# Dataset exploration

This assignment is designed to help you get a sense of the raw data we often work with as researchers. For this assignment, you will be using `pandas` in addition to your own knowledge of linguistic structure from the readings. This assignment requires the qualitative and quantitative assessment of several parts of a very small corpus. 

The coding components of this assignment will largely require loading in the data and building a simple input system that allows you to classify two instances of the same string as they appear in different sentences as meaning the same or different things. 

The assignment is designed to give you a feel for what we want out of computational models of semantic representations of words and also give you experience doing annotation for NLP tasks.

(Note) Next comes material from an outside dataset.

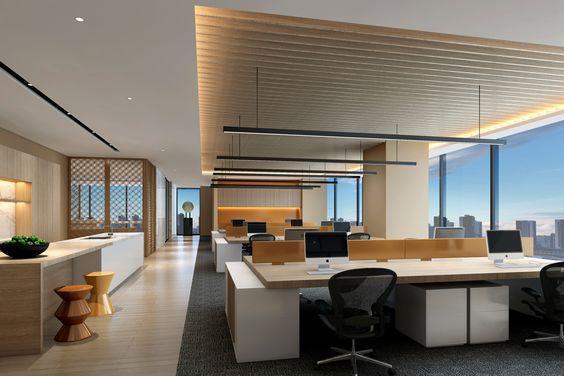 佛山办公室软装设计五大法则 档次瞬间提升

# The problem: Ambiguous words

Language is often ambiguous, with the same string or series of sounds corresponding to different meanings. This **ambiguity** leads to challenges for NLP, such as distinguishing between seriousness and sarcasm (e.g., "That was great"), or between completely different, unrelated meanings (e.g., "I couldn't bear to part with it" vs. "The bear did not want to part with it"). Often, we are interested in identifying what meaning a word has in context. Can we properly guess what a speaker means by "bear", or "great"?

One of the major areas of natural language processing is **Word Sense Disambiguation** (WSD). Under these schemes, a string is assumed to have several possible **senses**, or distinct meanings. We will discuss in greater detail in class why the idea that words have distinct meanings is challenging, from identifying and differentiating these meanings to building models that can assign a label to a given instance of a word. 

## The dataset

This assignment will center around annotating a dataset of sentences that are stored in a `.tsv` file. This dataset, like the others we have worked with, contains one "document" per line. Each document in this dataset corresponds to one line, or subtitle, from a corpus of English subtitles for movies, along with some **metadata**. This particular file is structured as a matrix where the rows are records and the columns are values for that record -- it is very similar to a dictionary structure.

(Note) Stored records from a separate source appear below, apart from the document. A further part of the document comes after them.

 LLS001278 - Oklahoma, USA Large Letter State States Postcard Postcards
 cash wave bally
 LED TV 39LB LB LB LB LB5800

The subtitles are presented out of context, one on each line in the `.tsv`.

Some example subtitles, in the first column of the dataframe (`"subtitle"`) will look like this:

* "Neither his post , nor adjacent ."
* "Send men out to post a guard ."

In the column `'word'` you will find **ambiguous words**. We have selected a small number of ambiguous words for you that have a diverse range of meanings for each. 

The dataset itself comes from [Rice et al. (2018)](https://link.springer.com/article/10.3758/s13428-018-1107-7), a study that looked at how common different types of ambiguous words were in a corpus of subtitles. In the third column in the tsv is the `'meaning_label'`. This is a categorical label (a string `str`) for meanings from an internet dictionary called Wordsmyth. The values are often represented as numbers ("1", "2"), but may also be represented as a dash character "-" to indicate something like, this meaning is "not in the Wordsmyth list." The labels themselves have been defined somewhat informally by lexicographers. The label you see was the product of two separate annotators (students in the Rice et al. paper's lab) going through each of these sentences by hand and assigning labels to them with the help of the dictionary.

Here we will be doing something similar, but less complex.

# Question 0: Your imports (1 point)

In [None]:
# put all of your imports here
from google.colab import drive, files
import os
import pandas as pd
import numpy as np

# Question 1: Loading in data using pandas (1 point)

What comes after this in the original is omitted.